At last, growling, he reared up, sank his teeth into her outstretched
wrist, into the skin just above her slim, bracelet scar. He never
seemed to want this, even though he knew that for her, it was
as much pleasure as it was pain. The chip had been gone for years,
but it seemed that the programming remained. She gasped, let her
eyes drop shut as his teeth slipped inside and she felt the hot,
bright arc of blood flow between them. One pulse, two, and then
she shuddered into release, bringing him along with her.
She woke up from her doze when he brought her a bottle of water
and a bandage for her wrist. They both knew that she wouldn't
need it by the next evening, but it seemed to comfort him and
so she let it pass. She always let it pass. She pulled his leather
jacket up off the floor, the one he'd taken off the corpse of
another Slayer, and wore it over her naked body. She'd always
loved the goddamned jacket, just like she'd always loved him,
in her way.
"Tara wants us to move," he said after a time, sliding
into the bed behind her, pulling her against his bare chest. "Seems
some nice little town has opened up its very own little hell mouth.

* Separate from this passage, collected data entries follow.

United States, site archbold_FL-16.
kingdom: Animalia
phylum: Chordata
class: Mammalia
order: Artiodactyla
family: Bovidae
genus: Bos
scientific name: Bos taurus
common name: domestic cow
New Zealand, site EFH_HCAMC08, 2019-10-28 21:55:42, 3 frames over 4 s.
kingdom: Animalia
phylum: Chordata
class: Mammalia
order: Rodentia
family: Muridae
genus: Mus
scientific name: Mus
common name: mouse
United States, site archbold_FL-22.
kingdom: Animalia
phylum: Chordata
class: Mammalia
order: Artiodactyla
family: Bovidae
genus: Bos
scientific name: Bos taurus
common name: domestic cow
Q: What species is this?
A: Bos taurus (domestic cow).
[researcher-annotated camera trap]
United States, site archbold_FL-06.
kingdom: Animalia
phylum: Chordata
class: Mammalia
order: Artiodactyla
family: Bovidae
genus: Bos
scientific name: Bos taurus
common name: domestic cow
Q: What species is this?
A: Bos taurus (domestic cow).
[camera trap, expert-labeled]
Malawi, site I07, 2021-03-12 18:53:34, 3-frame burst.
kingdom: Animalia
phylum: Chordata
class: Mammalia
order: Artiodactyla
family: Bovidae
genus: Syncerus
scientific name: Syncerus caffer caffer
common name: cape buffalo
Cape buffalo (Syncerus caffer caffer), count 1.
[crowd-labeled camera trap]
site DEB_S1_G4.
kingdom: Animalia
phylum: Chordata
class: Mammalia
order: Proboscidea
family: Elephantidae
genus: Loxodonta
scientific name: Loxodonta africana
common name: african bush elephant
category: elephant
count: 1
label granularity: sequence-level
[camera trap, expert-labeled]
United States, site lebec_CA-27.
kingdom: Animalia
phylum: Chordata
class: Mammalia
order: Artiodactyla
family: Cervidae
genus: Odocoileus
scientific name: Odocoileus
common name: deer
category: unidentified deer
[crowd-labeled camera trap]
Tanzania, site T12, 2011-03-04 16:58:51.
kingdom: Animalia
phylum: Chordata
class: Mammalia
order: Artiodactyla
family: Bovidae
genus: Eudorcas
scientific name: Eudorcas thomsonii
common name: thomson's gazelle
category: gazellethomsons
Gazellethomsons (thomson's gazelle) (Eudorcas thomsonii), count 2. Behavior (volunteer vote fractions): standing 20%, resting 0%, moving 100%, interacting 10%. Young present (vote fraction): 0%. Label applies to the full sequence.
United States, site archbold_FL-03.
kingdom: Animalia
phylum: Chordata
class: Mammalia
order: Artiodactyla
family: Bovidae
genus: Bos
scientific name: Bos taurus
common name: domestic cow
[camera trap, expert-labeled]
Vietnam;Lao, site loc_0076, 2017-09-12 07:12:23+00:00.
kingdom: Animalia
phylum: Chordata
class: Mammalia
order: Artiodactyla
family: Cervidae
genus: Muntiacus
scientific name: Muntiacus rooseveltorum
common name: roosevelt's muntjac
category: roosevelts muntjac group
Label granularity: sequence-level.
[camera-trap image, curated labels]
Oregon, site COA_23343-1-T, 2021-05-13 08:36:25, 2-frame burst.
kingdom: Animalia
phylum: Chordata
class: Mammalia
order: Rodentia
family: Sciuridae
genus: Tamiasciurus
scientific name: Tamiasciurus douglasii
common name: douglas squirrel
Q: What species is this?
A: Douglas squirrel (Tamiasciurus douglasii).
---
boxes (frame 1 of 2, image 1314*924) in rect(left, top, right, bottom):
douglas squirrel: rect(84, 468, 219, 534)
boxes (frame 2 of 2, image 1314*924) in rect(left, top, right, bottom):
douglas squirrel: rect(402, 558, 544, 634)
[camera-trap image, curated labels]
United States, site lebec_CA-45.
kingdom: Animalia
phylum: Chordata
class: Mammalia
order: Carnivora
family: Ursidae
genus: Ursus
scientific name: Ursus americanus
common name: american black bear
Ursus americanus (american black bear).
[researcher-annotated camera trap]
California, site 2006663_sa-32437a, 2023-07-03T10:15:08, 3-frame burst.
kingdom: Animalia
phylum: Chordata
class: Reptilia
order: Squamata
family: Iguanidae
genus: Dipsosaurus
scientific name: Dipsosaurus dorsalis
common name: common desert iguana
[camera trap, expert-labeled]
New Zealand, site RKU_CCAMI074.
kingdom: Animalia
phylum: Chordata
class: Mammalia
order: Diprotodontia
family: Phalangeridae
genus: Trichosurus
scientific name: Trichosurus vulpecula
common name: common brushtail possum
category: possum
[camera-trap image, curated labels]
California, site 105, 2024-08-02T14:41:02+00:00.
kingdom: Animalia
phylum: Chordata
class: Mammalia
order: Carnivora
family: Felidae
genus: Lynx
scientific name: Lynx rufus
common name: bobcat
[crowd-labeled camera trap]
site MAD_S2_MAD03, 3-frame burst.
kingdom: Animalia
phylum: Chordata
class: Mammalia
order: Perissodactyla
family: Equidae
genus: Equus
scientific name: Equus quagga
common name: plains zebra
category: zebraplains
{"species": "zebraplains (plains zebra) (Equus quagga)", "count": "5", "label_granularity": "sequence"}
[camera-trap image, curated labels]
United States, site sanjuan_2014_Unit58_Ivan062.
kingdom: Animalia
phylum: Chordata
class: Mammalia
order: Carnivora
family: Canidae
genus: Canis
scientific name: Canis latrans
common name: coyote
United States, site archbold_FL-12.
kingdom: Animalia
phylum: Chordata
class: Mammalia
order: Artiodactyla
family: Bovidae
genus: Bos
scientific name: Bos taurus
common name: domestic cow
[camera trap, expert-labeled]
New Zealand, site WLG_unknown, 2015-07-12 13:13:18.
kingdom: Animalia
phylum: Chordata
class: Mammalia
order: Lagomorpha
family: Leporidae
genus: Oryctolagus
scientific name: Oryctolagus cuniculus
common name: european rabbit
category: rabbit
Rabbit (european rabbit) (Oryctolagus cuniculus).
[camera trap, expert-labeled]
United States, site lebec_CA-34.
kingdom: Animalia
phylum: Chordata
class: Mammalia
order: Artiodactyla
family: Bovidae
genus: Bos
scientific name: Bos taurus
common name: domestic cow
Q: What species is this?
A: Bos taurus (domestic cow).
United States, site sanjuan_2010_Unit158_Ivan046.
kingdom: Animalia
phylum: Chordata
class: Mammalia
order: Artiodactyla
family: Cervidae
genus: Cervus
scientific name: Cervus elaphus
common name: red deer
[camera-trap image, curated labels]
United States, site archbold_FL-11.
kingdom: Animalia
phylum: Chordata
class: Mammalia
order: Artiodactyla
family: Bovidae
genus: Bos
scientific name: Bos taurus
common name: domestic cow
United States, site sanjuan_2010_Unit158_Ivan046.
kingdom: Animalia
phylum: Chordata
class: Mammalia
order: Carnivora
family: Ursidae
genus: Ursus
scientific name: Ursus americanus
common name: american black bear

Vamp activity is through the roof."
His fingers held her close even as she tried to pull away. "I
don't *do* suburbia," she said tightly. "I don't do
happy little towns with happy little families and happy little
lies, okay? You tell the Watcher that, all right? I don't fucking
*do* small town." And she didn't, she couldn't. Every time
she left the city, got called into some little nowhere town, every
house looked like her house. Every mother, like hers. Every blonde-haired
girl like...
Buffy.
And so she didn't do suburbia, not if she could help it.
At first, when the signs and symptoms came after ... after ...
nobody had believed her, except Spike.
She wasn't even *human*, not exactly. In the end, Giles had reasoned
that perhaps it was the fact that she and Buffy were, in many
ways, one. That in borrowing Buffy's genetic code, they had also
imprinted her calling into the Key.
Angry, she'd taken up being the Slayer like the post-mortem slap
in the face it was. She'd been nothing, nothing at all, except
what Buffy had made her, what Buffy had given her. But now *she*
was the Slayer, and she had a lifetime of memories -- real or
implanted, it didn't matter -- to teach her what she had to do
to do it *right*.
To survive, where Buffy hadn't had the guts.
And she'd had Spike, too.
She still had Spike.
His hands soothed her now, sliding up under the edges of the coat
to cup her breasts, stroke her belly. "I know, I told her
already. But we don't have to stay, we can come back, and hell,
won't it be fun to shock the yokels?" He kissed the side
of her neck, turned her head so that she could see him, and his
eyes were soft. No vampire had eyes like his; no one without a
soul could look so tender, so gentle. He still had the pop-rock
punker sneer, but the eyes gave everything away, to her at least.
She closed her own eyes against that knowing gaze, and felt his
lips brush sweetly against the lids, against the tears that still
came, even after ten years.
"Oh, Little Bit," he breathed, his mouth sweet on hers,
and it was in moments like these she could pretend that he truly
loved her, not the Slayer, not the memory of the Slayer before
her, not the echo of her sister that lingered in her blood and
bone.
She kissed him back, fiercely, drawing blood, then pushed him
down, curled up against him, still in the leather jacket. "Go
to sleep, Spike. Tomorrow night, we're going to Small Town."
He turned out the light, and he didn't say a word as she lay on
his shoulder, crying silently. He just rested his hand over her
heart until its rhythm lulled them both to sleep.